We’ve looked at this question using two audio classifiers which we have here:
- The first is the classic “MFCCs and GMMs” method, which has been used in too many research papers to mention. It’s often a standard not-great baseline against which other methods are compared, but in some cases it may itself be good enough for the job. We used our open-source Python implementation of this called smacpy.
- The second is a variant of the method that we found useful for species classification: spherical k-means feature learning, followed by a Random Forest classifier. Described in more detail in our journal paper on large-scale classification of bird sounds. (Labelled as “skfl” in the plot below.)
So how well did they perform? Here’s a graph:
To understand the AUC value (Area Under the ROC Curve) on the y-axis: 100% is what we want, perfect detection, while 50% is the value you get for “pure ignorance” (e.g. flipping a coin to decide how to label each file).

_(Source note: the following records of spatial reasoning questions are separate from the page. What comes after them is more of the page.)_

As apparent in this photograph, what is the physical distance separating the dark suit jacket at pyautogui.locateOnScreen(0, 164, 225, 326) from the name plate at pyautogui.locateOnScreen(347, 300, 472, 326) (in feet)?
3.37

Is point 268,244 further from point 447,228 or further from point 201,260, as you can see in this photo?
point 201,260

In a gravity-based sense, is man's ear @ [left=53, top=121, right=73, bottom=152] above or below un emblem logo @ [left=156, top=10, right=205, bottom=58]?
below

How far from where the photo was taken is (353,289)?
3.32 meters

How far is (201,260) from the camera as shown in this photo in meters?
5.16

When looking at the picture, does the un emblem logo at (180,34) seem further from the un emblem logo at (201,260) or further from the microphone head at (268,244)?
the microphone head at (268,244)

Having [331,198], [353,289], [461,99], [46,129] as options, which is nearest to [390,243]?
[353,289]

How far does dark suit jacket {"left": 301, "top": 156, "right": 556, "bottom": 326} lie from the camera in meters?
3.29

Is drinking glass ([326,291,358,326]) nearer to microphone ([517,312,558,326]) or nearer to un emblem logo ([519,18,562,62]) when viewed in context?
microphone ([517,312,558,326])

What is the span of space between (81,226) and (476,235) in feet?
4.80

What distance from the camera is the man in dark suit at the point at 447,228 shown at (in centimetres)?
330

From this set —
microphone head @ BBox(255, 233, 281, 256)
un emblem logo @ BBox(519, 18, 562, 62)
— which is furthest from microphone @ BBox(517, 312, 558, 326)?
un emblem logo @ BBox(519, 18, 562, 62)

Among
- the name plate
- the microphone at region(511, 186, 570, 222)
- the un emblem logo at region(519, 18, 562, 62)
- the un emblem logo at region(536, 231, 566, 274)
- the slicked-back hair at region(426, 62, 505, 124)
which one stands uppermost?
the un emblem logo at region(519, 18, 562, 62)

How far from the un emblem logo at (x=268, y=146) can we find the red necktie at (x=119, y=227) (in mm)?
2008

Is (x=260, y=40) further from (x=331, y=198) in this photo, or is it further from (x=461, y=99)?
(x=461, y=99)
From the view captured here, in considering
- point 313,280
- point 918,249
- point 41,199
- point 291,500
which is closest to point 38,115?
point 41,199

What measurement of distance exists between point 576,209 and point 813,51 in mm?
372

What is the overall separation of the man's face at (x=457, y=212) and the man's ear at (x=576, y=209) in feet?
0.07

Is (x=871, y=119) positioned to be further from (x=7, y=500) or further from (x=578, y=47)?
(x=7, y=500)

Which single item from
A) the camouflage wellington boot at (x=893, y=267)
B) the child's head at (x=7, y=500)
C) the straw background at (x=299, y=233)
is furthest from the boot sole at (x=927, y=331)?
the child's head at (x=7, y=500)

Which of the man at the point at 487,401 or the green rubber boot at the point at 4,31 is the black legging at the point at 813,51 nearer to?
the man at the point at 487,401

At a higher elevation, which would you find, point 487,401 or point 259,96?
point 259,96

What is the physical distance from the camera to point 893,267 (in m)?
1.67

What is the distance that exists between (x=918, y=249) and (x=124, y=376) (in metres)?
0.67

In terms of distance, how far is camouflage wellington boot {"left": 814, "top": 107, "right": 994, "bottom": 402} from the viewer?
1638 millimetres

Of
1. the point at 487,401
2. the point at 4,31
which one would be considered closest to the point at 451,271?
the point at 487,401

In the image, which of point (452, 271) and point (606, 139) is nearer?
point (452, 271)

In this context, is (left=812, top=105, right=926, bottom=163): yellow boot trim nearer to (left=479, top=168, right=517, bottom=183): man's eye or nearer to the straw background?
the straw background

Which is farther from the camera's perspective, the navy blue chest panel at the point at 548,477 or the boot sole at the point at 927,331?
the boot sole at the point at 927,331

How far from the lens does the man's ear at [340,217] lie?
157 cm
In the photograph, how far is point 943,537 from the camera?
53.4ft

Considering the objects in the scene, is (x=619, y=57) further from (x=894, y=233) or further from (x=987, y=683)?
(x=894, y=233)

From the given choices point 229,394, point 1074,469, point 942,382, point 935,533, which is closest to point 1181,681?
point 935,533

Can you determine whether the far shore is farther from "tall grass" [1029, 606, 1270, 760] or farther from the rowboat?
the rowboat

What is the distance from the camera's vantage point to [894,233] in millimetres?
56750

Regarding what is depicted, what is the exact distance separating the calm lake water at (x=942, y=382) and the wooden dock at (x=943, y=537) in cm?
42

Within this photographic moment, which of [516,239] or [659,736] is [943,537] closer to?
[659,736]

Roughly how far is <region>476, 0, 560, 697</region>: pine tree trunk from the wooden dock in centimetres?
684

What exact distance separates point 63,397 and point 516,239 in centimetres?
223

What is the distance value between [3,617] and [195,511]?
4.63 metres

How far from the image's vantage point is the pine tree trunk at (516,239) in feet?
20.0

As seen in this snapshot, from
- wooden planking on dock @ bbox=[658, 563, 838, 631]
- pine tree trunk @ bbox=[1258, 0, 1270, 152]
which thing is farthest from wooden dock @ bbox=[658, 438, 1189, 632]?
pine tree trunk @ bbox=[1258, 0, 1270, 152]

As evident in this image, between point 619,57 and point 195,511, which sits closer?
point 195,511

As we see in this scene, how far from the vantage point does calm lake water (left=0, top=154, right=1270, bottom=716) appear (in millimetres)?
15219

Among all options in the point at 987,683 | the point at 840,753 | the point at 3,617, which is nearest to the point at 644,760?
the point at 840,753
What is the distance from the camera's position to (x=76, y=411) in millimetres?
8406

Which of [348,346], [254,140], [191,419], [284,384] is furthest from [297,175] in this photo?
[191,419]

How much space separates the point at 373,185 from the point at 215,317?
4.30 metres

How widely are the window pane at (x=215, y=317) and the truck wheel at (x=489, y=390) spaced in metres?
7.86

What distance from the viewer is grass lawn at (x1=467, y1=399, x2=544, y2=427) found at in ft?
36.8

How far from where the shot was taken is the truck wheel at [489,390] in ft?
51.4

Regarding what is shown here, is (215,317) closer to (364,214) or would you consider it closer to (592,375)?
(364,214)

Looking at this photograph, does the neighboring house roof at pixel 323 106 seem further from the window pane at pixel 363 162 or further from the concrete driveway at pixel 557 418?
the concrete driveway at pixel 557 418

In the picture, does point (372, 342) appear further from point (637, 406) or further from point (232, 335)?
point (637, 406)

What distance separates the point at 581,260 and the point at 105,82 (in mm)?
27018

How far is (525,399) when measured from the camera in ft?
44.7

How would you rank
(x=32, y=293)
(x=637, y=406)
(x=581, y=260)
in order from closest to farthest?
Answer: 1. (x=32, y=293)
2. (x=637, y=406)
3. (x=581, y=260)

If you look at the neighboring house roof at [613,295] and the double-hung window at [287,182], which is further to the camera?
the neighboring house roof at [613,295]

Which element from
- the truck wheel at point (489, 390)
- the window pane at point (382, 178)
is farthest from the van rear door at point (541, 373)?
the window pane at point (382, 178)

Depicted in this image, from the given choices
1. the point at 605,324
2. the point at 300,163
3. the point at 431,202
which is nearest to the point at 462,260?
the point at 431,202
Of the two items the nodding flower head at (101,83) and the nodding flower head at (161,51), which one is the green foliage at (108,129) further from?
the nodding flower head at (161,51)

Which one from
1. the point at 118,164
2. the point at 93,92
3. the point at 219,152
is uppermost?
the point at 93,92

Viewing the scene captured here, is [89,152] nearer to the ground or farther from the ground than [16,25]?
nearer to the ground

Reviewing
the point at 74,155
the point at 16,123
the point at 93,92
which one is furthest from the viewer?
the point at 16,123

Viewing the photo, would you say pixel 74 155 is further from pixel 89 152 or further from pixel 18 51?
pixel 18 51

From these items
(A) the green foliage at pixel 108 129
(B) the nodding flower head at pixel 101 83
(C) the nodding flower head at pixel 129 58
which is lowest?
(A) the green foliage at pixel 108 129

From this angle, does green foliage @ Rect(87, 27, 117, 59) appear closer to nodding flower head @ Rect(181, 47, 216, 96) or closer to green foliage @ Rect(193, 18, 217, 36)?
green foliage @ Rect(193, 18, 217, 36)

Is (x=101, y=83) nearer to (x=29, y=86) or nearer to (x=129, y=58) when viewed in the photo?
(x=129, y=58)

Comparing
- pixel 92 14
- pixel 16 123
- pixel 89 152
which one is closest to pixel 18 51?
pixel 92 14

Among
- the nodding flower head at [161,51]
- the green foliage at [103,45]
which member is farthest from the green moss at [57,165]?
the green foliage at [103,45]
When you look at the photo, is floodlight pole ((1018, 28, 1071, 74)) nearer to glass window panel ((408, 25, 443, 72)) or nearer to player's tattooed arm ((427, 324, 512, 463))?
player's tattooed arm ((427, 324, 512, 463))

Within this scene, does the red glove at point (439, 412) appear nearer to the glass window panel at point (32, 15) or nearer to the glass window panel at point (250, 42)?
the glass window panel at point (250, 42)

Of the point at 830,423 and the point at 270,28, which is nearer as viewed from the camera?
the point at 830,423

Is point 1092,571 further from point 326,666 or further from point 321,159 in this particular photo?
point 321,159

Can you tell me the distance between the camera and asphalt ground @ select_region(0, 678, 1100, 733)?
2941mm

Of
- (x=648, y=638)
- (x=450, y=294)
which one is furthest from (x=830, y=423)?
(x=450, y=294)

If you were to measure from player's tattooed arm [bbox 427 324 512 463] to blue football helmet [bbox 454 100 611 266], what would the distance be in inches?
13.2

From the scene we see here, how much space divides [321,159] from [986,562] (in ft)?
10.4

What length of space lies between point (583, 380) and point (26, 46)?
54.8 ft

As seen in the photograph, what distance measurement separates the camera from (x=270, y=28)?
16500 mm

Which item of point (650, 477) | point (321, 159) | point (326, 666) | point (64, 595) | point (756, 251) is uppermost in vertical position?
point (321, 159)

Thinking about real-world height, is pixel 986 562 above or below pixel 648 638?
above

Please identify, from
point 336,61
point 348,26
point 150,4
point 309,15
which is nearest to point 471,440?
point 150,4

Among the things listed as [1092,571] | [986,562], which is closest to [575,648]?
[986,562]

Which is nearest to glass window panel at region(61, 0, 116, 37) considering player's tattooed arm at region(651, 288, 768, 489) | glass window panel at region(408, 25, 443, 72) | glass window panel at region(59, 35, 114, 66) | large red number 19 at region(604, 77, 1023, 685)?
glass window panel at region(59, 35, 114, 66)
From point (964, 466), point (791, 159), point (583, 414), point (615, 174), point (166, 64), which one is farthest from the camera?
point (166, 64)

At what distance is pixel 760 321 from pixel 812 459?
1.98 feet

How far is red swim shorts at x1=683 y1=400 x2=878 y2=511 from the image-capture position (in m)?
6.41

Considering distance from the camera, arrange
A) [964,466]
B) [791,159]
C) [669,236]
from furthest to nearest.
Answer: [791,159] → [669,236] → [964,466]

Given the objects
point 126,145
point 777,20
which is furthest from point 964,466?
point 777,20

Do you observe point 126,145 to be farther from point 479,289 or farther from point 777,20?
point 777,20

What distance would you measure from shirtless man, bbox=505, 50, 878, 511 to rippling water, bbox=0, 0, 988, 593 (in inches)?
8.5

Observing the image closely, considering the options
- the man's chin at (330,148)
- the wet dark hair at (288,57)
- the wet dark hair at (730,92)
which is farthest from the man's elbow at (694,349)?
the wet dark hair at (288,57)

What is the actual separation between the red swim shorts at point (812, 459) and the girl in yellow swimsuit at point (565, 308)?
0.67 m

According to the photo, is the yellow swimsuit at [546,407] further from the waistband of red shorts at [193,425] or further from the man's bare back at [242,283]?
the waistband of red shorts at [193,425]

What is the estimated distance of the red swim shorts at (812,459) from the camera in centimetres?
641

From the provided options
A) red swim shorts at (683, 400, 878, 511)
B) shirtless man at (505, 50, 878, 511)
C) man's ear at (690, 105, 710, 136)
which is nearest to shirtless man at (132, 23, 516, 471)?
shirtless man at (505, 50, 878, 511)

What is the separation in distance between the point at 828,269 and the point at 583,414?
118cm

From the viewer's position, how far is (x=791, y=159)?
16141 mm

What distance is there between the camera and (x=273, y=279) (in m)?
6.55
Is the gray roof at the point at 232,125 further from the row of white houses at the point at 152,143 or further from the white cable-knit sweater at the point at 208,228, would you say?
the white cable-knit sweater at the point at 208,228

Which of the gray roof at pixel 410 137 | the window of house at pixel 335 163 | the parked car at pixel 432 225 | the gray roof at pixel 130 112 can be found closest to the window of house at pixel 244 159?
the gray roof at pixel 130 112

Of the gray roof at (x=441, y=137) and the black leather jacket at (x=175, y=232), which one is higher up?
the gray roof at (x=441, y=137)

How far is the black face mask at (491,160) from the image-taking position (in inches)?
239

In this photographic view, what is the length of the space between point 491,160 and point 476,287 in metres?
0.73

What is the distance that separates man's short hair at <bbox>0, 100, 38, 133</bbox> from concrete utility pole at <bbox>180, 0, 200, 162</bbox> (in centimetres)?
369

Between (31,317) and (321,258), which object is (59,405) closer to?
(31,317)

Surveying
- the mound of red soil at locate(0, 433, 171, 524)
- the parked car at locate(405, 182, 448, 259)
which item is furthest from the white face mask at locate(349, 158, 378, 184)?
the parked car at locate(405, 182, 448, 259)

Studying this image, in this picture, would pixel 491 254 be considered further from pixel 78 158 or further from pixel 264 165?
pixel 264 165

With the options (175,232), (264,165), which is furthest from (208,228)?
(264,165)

The first thing you notice is that our “modern” classifier (in yellow and green) performs much better than the baseline MFCC+GMM classifier (orange and blue). OK, so far so good. In fact in the first column the modern classifier gets 100% performance – but that’s to be expected, since in the first column we test each system using the training data that it’s already seen.
Why doesn’t the MFCC+GMM classifier get 100% on the data it’s already seen? Essentially, it’s not powerful/flexible enough to create a map that fully captures all the yes/no decisions it has seen. So of course that’s showing a bit of a limitation. But when we look at the second column – testing the classifier using the same type of data as it was trained with, but using new unseen items – the “mediocre” performance continues at about the same level. The benefit of this inflexible classifier is that it has strongly avoided “overfitting” to any particular set of datapoints, even though it’s showing that it’s not great at the task.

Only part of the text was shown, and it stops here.